**GIVEN TEXT:**
===
Congress on Monday began to investigate tactics used by federal law enforcement officers to clear protesters near Lafayette Square ahead of President Trump’s photo op in front of the pale yellow facade of St. John’s Episcopal Church.

Protesters, journalists and witnesses who were caught in clouds of chemical irritants, hit with police batons, pelted by projectiles and shoved with riot shields described their experiences and injuries to lawmakers, whose confidence in police officers’ tactics seemed to splinter along party lines.

The hearings before the House Natural Resources Committee were the first of several, with lawmakers signaling they have more questions about the types of weapons used and whether federal police officers issued verbal warnings before launching stun grenades and chemical irritants into the crowd.

None of the witnesses heard verbal warnings issued, they testified. But in a letter to lawmakers, Park Police said three warnings were given — using a crowd control device known as LRAD, a Long Range Acoustic Device, for conveying critical information across large distances. The device, often used to order evacuations during natural disasters, also can emit sounds at a decibel and frequency so unpleasant that it can disperse crowds.

No members of the Trump administration were called to testify. Park Police officials, who led the charge against protesters on June 1, declined to attend, lawmakers said, because one protester called to speak is part of a federal lawsuit alleging the administration authorized an “unprovoked and frankly criminal attack” on demonstrators engaging in their First Amendment right to protest.
===
**EXERCISE DATA:**

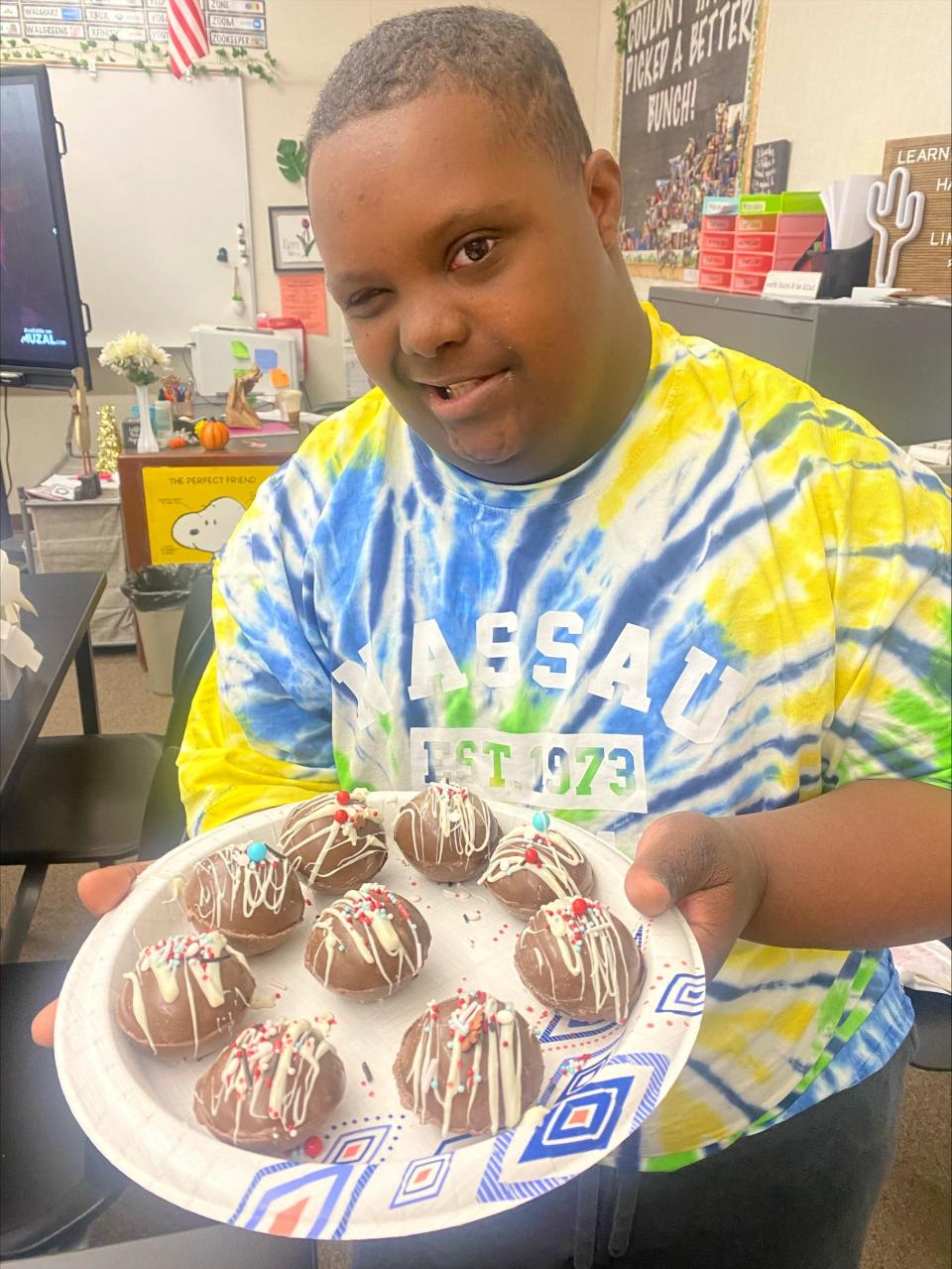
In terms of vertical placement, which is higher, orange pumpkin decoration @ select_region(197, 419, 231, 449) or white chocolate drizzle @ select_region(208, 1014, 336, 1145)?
orange pumpkin decoration @ select_region(197, 419, 231, 449)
===
**EXERCISE REQUIREMENTS:** Using the article on the Lafayette Square hearings, list every way the protesters, journalists and witnesses said they were affected by police during the clearing.

**FINAL ANSWER:**
- Caught in clouds of chemical irritants
- Hit with police batons
- Pelted by projectiles
- Shoved with riot shields